**EXERCISE DESCRIPTION:** Rewrite the records below, switching every "cholla cactus" to "barrel cactus" and leaving everything else unchanged.

**INFORMATION PROVIDED:**
┌────────

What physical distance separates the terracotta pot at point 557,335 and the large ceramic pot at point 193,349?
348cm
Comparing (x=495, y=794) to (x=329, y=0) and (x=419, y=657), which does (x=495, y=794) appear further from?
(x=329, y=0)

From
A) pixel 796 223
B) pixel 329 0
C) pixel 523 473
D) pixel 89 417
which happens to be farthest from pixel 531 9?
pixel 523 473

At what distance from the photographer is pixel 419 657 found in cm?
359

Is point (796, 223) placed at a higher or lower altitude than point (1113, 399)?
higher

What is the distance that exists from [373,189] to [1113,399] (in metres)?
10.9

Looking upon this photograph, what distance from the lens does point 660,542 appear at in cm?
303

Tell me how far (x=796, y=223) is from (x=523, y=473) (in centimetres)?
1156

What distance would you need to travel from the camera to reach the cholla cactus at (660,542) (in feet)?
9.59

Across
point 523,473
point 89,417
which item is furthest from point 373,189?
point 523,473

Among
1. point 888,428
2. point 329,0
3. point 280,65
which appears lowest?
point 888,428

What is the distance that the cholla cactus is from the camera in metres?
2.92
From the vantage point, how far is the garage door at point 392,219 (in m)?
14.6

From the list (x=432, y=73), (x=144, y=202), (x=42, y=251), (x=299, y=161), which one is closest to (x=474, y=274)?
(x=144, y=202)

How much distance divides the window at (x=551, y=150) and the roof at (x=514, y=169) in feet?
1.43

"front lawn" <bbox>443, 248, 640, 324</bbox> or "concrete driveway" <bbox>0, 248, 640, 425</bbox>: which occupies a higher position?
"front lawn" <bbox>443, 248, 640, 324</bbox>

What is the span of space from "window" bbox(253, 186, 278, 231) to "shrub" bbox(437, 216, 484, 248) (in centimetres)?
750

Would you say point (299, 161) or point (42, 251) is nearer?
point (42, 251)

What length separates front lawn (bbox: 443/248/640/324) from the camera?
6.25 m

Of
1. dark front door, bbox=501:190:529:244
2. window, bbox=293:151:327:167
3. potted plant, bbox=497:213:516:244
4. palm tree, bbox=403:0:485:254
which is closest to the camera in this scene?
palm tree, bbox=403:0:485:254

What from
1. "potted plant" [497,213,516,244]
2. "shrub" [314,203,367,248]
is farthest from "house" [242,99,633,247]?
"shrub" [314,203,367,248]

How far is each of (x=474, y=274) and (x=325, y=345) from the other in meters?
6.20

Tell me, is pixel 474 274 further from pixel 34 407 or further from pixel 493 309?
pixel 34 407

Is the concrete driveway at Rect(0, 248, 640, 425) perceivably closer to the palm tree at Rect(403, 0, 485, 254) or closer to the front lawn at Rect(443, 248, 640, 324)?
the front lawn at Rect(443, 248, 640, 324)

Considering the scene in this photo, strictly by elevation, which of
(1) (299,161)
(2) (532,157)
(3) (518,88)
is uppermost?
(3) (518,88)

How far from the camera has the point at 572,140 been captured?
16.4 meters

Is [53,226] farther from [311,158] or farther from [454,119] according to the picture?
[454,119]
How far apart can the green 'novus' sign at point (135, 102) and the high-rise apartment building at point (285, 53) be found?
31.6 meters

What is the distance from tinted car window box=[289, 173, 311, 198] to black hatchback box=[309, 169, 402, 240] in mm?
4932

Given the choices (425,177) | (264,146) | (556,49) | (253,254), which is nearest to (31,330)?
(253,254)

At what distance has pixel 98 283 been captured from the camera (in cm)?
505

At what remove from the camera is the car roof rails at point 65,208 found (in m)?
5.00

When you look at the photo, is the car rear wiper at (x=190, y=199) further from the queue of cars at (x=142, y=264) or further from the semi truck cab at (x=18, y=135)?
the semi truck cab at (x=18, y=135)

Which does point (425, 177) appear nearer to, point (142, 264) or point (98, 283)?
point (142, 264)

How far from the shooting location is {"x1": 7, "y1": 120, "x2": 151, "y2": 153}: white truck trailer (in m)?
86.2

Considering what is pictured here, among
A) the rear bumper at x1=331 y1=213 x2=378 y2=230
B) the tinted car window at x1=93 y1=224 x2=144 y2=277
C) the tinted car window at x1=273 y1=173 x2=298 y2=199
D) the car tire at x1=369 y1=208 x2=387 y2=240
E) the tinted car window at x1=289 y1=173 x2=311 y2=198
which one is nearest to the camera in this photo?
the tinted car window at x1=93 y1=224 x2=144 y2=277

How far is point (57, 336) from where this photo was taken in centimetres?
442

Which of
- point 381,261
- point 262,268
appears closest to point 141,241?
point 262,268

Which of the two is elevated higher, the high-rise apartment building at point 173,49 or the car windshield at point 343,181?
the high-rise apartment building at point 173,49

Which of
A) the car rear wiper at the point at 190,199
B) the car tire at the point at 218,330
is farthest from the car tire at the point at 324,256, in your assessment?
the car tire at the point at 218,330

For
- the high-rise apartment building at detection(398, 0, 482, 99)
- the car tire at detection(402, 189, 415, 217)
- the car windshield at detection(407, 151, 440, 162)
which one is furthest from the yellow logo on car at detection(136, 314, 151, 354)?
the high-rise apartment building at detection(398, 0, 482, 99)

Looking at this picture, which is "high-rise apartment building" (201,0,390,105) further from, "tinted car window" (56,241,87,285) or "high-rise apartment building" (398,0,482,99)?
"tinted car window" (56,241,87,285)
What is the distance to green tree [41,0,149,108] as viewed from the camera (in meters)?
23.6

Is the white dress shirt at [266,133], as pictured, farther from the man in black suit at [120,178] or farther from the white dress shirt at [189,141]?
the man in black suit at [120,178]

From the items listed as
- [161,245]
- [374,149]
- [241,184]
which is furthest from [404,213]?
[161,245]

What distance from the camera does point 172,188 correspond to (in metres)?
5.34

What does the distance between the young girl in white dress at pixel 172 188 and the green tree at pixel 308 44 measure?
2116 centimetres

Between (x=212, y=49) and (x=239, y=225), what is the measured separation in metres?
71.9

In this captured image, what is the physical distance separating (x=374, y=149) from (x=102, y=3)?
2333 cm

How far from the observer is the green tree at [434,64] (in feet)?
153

└────────

**OUTPUT FOR THIS EXERCISE:**
What physical distance separates the terracotta pot at point 557,335 and the large ceramic pot at point 193,349?
348cm
Comparing (x=495, y=794) to (x=329, y=0) and (x=419, y=657), which does (x=495, y=794) appear further from?
(x=329, y=0)

From
A) pixel 796 223
B) pixel 329 0
C) pixel 523 473
D) pixel 89 417
which happens to be farthest from pixel 531 9?
pixel 523 473

At what distance from the photographer is pixel 419 657 found in cm?
359

Is point (796, 223) placed at a higher or lower altitude than point (1113, 399)?
higher

What is the distance that exists from [373,189] to [1113,399] (in metres)?
10.9

Looking upon this photograph, what distance from the lens does point 660,542 appear at in cm?
303

Tell me how far (x=796, y=223) is from (x=523, y=473) (in centimetres)?
1156

What distance would you need to travel from the camera to reach the barrel cactus at (660,542) (in feet)?
9.59

Across
point 523,473
point 89,417
which item is furthest from point 373,189?
point 523,473

Among
1. point 888,428
2. point 329,0
3. point 280,65
which appears lowest?
point 888,428

What is the distance that the barrel cactus is from the camera in metres?
2.92
From the vantage point, how far is the garage door at point 392,219 (in m)?
14.6

From the list (x=432, y=73), (x=144, y=202), (x=42, y=251), (x=299, y=161), which one is closest to (x=474, y=274)?
(x=144, y=202)

How much distance divides the window at (x=551, y=150) and the roof at (x=514, y=169) in feet?
1.43

"front lawn" <bbox>443, 248, 640, 324</bbox> or "concrete driveway" <bbox>0, 248, 640, 425</bbox>: which occupies a higher position?
"front lawn" <bbox>443, 248, 640, 324</bbox>

What is the span of space from "window" bbox(253, 186, 278, 231) to "shrub" bbox(437, 216, 484, 248) (in centimetres)?
750

Would you say point (299, 161) or point (42, 251) is nearer?
point (42, 251)

What length separates front lawn (bbox: 443/248/640/324) from the camera?
6.25 m

Of
1. dark front door, bbox=501:190:529:244
2. window, bbox=293:151:327:167
3. potted plant, bbox=497:213:516:244
4. palm tree, bbox=403:0:485:254
which is closest to the camera in this scene?
palm tree, bbox=403:0:485:254

What from
1. "potted plant" [497,213,516,244]
2. "shrub" [314,203,367,248]
is farthest from "house" [242,99,633,247]?
"shrub" [314,203,367,248]

How far is each of (x=474, y=274) and (x=325, y=345) from the other in meters?
6.20

Tell me, is pixel 474 274 further from pixel 34 407 or further from pixel 493 309?
pixel 34 407

Is the concrete driveway at Rect(0, 248, 640, 425) perceivably closer to the palm tree at Rect(403, 0, 485, 254) or closer to the front lawn at Rect(443, 248, 640, 324)?
the front lawn at Rect(443, 248, 640, 324)

Considering the scene in this photo, strictly by elevation, which of
(1) (299,161)
(2) (532,157)
(3) (518,88)
is uppermost?
(3) (518,88)

How far from the camera has the point at 572,140 been captured?
16.4 meters

Is [53,226] farther from [311,158] or farther from [454,119] according to the picture?
[454,119]
How far apart can the green 'novus' sign at point (135, 102) and the high-rise apartment building at point (285, 53) be found?
31.6 meters

What is the distance from tinted car window box=[289, 173, 311, 198] to black hatchback box=[309, 169, 402, 240] in mm?
4932

Given the choices (425,177) | (264,146) | (556,49) | (253,254), which is nearest to (31,330)?
(253,254)

At what distance has pixel 98 283 been captured from the camera (in cm)?
505

At what remove from the camera is the car roof rails at point 65,208 found (in m)?
5.00

When you look at the photo, is the car rear wiper at (x=190, y=199) further from the queue of cars at (x=142, y=264) or further from the semi truck cab at (x=18, y=135)?
the semi truck cab at (x=18, y=135)

Which does point (425, 177) appear nearer to, point (142, 264) or point (98, 283)?
point (142, 264)

How far from the shooting location is {"x1": 7, "y1": 120, "x2": 151, "y2": 153}: white truck trailer (in m)?
86.2

Considering what is pictured here, among
A) the rear bumper at x1=331 y1=213 x2=378 y2=230
B) the tinted car window at x1=93 y1=224 x2=144 y2=277
C) the tinted car window at x1=273 y1=173 x2=298 y2=199
D) the car tire at x1=369 y1=208 x2=387 y2=240
E) the tinted car window at x1=289 y1=173 x2=311 y2=198
which one is nearest to the camera in this photo?
the tinted car window at x1=93 y1=224 x2=144 y2=277

How far is point (57, 336) from where this photo was taken in centimetres?
442

Which of
- point 381,261
- point 262,268
appears closest to point 141,241?
point 262,268

Which of the two is elevated higher, the high-rise apartment building at point 173,49 or the car windshield at point 343,181?
the high-rise apartment building at point 173,49

Which of
A) the car rear wiper at the point at 190,199
B) the car tire at the point at 218,330
is farthest from the car tire at the point at 324,256, in your assessment?
the car tire at the point at 218,330

For
- the high-rise apartment building at detection(398, 0, 482, 99)
- the car tire at detection(402, 189, 415, 217)
- the car windshield at detection(407, 151, 440, 162)
which one is furthest from the yellow logo on car at detection(136, 314, 151, 354)?
the high-rise apartment building at detection(398, 0, 482, 99)

Looking at this picture, which is "high-rise apartment building" (201,0,390,105) further from, "tinted car window" (56,241,87,285) or "high-rise apartment building" (398,0,482,99)?
"tinted car window" (56,241,87,285)
What is the distance to green tree [41,0,149,108] as viewed from the camera (in meters)?
23.6

Is the white dress shirt at [266,133], as pictured, farther from the man in black suit at [120,178] or farther from the white dress shirt at [189,141]?
the man in black suit at [120,178]

From the items listed as
- [161,245]
- [374,149]
- [241,184]
which is furthest from [404,213]?
[161,245]

What distance from the camera does point 172,188 correspond to (in metres)?
5.34

What does the distance between the young girl in white dress at pixel 172 188 and the green tree at pixel 308 44 measure?
2116 centimetres

Between (x=212, y=49) and (x=239, y=225), what is the measured separation in metres?
71.9

In this captured image, what is the physical distance separating (x=374, y=149) from (x=102, y=3)?
2333 cm

How far from the observer is the green tree at [434,64] (in feet)?
153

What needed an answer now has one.